Frank and Linda have been in a dating relationship for six-and-a-half years. They met while enrolled in the same constitutional law class at a medium size, country, private liberal arts college located in the Western part of the United States. While they were just good buddies at first, they at long last began dating when they were in their third year of college.

Because both of them came from very "old school" backgrounds, neither one of them drank much social drinking stage when they first started to date. As the time went by, nonetheless, they started to go to more happy hours, sorority and fraternity parties, football bashes, and keg parties. Consequently, they gradually began to drink more as they proceeded in their relationship.

After they graduated, they both found jobs in a small city that was located around eighty miles from their undergraduate college. Then they finally determined that they would move in with one another.

With any substantial modification in an individual's life there is regularly something that produces the particular change in question. For Frank and Linda the thought of having children and buying a new house was this "mechanism of change." To come to the point, for the first time in their lives, Linda and Frank began to critically appraise their abusive and excessive drinking and the long term negative consequences of alcohol on their lives. As an illustration, they started to wonder if they would ever experience an alcohol overdose due to their heavy and hazardous drinking.
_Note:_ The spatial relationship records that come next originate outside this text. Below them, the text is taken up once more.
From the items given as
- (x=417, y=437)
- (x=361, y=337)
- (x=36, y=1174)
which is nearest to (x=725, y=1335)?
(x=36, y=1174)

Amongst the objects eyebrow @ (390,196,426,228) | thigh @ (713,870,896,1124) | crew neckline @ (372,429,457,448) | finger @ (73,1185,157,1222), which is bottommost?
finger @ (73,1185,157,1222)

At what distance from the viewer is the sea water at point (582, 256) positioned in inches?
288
Would their excessive and irresponsible drinking unfavorably affect their ability to have children? How would they be able to continue spending so much money on drinking if they were to begin saving for a new house?
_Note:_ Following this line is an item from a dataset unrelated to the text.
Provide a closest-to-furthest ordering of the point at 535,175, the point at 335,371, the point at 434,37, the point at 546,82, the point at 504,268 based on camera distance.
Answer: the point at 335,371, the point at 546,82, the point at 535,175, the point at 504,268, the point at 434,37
From a different line of reasoning, although neither one of them ever suffered from alcohol poisoning, received a DUI, or experienced alcohol poisoning symptoms, they realized that their heavy and irresponsible drinking was becoming a problem that they could not close their eyes to any longer. All of these questions without a doubt indicated the same conclusion, namely that Linda and Frank needed to learn that they couldn't maintain their abusive and hazardous drinking if their goals, aspirations, and dreams were to be reached.

Once they came to this conclusion, they told their drinking friends about their their marital plans, about their goal of buying or building a new house, and about their plans to start a family. They also told their drinking pals that they still wanted to pal around with them but that they would be drinking responsibly from this moment forward so that they could begin realizing their future hopes, dreams, and plans.

Shockingly, all of their buddies expressed relief because they too had been pondering the direction of their lives and concluded that their life-styles were totally centered around drinking. They also realized that they would have to change fundamentally if they were to become more accountable and show more forethought for their goals, their careers, and for their health in the next five or ten years.

After opening up to their buddies about their dreams, hopes, and plans, Linda and Frank in reality started to have more significant relationships with all of their pals. The main reason for this was the fact that all of them had a similar state of mind regarding their abusive drinking and their short and long-term goals, plans, and aspirations.